◆ Exercise details: Reproduce the listing below in its entirety. Change nothing.

◆ Dataset:
┄┄┄┄┄┄┄┄┄┄┄┄┄┄┄┄┄┄┄┄
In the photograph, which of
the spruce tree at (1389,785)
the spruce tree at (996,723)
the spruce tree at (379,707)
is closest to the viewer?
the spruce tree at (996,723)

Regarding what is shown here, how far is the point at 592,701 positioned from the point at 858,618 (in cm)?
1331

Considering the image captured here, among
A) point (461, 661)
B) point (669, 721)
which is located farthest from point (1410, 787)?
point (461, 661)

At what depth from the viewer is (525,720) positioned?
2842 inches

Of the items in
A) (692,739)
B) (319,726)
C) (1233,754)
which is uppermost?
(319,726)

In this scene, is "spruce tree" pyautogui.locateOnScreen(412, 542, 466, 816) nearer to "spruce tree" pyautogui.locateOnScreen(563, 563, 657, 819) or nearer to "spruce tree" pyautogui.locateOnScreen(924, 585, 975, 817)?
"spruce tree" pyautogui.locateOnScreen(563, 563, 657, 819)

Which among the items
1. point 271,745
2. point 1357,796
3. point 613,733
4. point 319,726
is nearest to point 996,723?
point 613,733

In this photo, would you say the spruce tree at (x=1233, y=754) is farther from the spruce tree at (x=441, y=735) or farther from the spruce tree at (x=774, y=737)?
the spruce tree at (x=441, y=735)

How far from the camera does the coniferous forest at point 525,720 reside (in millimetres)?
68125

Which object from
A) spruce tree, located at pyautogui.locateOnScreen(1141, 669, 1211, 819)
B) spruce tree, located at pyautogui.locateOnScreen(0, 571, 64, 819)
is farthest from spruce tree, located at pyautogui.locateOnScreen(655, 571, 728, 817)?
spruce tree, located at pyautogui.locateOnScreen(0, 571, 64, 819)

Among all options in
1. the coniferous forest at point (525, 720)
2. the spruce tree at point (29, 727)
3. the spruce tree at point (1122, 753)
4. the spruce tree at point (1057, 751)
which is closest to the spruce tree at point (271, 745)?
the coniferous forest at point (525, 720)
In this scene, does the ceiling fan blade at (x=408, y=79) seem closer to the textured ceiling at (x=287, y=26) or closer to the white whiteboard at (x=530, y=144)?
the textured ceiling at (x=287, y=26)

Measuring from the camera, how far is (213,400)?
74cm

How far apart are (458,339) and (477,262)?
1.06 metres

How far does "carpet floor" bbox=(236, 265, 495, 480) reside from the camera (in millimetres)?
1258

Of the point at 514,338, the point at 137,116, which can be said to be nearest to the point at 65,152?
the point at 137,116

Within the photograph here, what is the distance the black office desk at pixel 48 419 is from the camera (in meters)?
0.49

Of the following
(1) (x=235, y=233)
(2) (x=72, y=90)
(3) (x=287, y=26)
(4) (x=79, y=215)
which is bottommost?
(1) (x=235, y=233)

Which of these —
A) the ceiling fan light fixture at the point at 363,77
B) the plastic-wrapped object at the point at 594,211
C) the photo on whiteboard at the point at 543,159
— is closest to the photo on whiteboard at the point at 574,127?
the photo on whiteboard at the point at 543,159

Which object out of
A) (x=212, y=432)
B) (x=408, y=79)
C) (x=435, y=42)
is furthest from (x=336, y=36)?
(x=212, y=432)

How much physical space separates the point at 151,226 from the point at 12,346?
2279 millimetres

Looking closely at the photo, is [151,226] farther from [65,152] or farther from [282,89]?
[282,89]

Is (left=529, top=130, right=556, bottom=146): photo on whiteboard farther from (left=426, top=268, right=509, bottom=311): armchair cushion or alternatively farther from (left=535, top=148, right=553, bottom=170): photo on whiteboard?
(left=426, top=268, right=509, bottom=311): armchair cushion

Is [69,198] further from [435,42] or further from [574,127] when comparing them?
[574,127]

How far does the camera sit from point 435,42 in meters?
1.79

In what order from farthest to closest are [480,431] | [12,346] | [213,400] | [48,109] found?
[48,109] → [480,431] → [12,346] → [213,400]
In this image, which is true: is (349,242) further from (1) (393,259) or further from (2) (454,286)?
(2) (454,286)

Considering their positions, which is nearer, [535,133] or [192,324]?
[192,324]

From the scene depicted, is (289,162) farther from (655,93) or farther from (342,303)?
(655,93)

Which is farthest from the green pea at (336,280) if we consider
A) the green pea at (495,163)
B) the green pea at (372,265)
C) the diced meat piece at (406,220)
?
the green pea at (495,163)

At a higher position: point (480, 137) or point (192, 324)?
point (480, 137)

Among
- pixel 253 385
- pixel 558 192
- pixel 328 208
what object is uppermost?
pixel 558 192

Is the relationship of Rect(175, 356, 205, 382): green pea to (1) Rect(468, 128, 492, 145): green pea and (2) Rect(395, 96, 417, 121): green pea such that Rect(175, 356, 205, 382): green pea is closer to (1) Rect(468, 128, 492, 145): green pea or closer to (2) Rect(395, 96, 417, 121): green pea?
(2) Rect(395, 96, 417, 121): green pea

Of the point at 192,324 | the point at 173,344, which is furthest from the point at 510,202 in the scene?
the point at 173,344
┄┄┄┄┄┄┄┄┄┄┄┄┄┄┄┄┄┄┄┄
◆ Right answer:
In the photograph, which of
the spruce tree at (1389,785)
the spruce tree at (996,723)
the spruce tree at (379,707)
is closest to the viewer?
the spruce tree at (996,723)

Regarding what is shown here, how far is the point at 592,701 positioned from the point at 858,618 (in cm)?
1331

Considering the image captured here, among
A) point (461, 661)
B) point (669, 721)
which is located farthest from point (1410, 787)?
point (461, 661)

At what depth from the viewer is (525,720) positioned?
2842 inches

Of the items in
A) (692,739)
B) (319,726)
C) (1233,754)
which is uppermost?
(319,726)

In this scene, is "spruce tree" pyautogui.locateOnScreen(412, 542, 466, 816) nearer to "spruce tree" pyautogui.locateOnScreen(563, 563, 657, 819) or nearer to "spruce tree" pyautogui.locateOnScreen(924, 585, 975, 817)?
"spruce tree" pyautogui.locateOnScreen(563, 563, 657, 819)

Which among the items
1. point 271,745
2. point 1357,796
3. point 613,733
4. point 319,726
is nearest to point 996,723?
point 613,733

In this photo, would you say the spruce tree at (x=1233, y=754) is farther from the spruce tree at (x=441, y=735) or farther from the spruce tree at (x=774, y=737)?
the spruce tree at (x=441, y=735)

How far from the camera does the coniferous forest at point 525,720 reside (in millimetres)?
68125

Which object from
A) spruce tree, located at pyautogui.locateOnScreen(1141, 669, 1211, 819)
B) spruce tree, located at pyautogui.locateOnScreen(0, 571, 64, 819)
is farthest from spruce tree, located at pyautogui.locateOnScreen(655, 571, 728, 817)?
spruce tree, located at pyautogui.locateOnScreen(0, 571, 64, 819)

Among all options in
1. the coniferous forest at point (525, 720)
2. the spruce tree at point (29, 727)
3. the spruce tree at point (1122, 753)
4. the spruce tree at point (1057, 751)
which is closest to the spruce tree at point (271, 745)?
the coniferous forest at point (525, 720)
In this scene, does the ceiling fan blade at (x=408, y=79) seem closer to the textured ceiling at (x=287, y=26) or closer to the white whiteboard at (x=530, y=144)?
the textured ceiling at (x=287, y=26)

Measuring from the camera, how far is (213,400)?
74cm

How far apart are (458,339) and (477,262)?
1.06 metres

How far does "carpet floor" bbox=(236, 265, 495, 480) reside from the camera (in millimetres)?
1258

Of the point at 514,338, the point at 137,116, which can be said to be nearest to the point at 65,152?
the point at 137,116

Within the photograph here, what is the distance the black office desk at pixel 48 419 is from the camera (in meters)?
0.49

Of the following
(1) (x=235, y=233)
(2) (x=72, y=90)
(3) (x=287, y=26)
(4) (x=79, y=215)
which is bottommost?
(1) (x=235, y=233)

Which of these —
A) the ceiling fan light fixture at the point at 363,77
B) the plastic-wrapped object at the point at 594,211
C) the photo on whiteboard at the point at 543,159
— is closest to the photo on whiteboard at the point at 574,127?
the photo on whiteboard at the point at 543,159

Which object out of
A) (x=212, y=432)
B) (x=408, y=79)
C) (x=435, y=42)
is furthest from (x=336, y=36)?
(x=212, y=432)

How much physical space separates the point at 151,226 from the point at 12,346?
2279 millimetres

Looking closely at the photo, is [151,226] farther from [65,152] or farther from [282,89]?
[282,89]

Is (left=529, top=130, right=556, bottom=146): photo on whiteboard farther from (left=426, top=268, right=509, bottom=311): armchair cushion or alternatively farther from (left=535, top=148, right=553, bottom=170): photo on whiteboard?
(left=426, top=268, right=509, bottom=311): armchair cushion

Is [69,198] further from [435,42] or further from [574,127] when comparing them?
[574,127]

How far does the camera sit from point 435,42 in meters?
1.79

In what order from farthest to closest are [480,431] | [12,346] | [213,400] | [48,109] found?
[48,109] → [480,431] → [12,346] → [213,400]
In this image, which is true: is (349,242) further from (1) (393,259) or further from (2) (454,286)?
(2) (454,286)

Considering their positions, which is nearer, [535,133] or [192,324]?
[192,324]

From the scene depicted, is (289,162) farther from (655,93) or farther from (342,303)?
(655,93)

Which is farthest from the green pea at (336,280) if we consider
A) the green pea at (495,163)
B) the green pea at (372,265)
C) the diced meat piece at (406,220)
?
the green pea at (495,163)

At a higher position: point (480, 137) or point (192, 324)?
point (480, 137)

Among
- pixel 253 385
- pixel 558 192
- pixel 328 208
what object is uppermost?
pixel 558 192

Is the relationship of Rect(175, 356, 205, 382): green pea to (1) Rect(468, 128, 492, 145): green pea and (2) Rect(395, 96, 417, 121): green pea such that Rect(175, 356, 205, 382): green pea is closer to (1) Rect(468, 128, 492, 145): green pea or closer to (2) Rect(395, 96, 417, 121): green pea?
(2) Rect(395, 96, 417, 121): green pea

Of the point at 192,324 | the point at 173,344, which is furthest from the point at 510,202 in the scene?
the point at 173,344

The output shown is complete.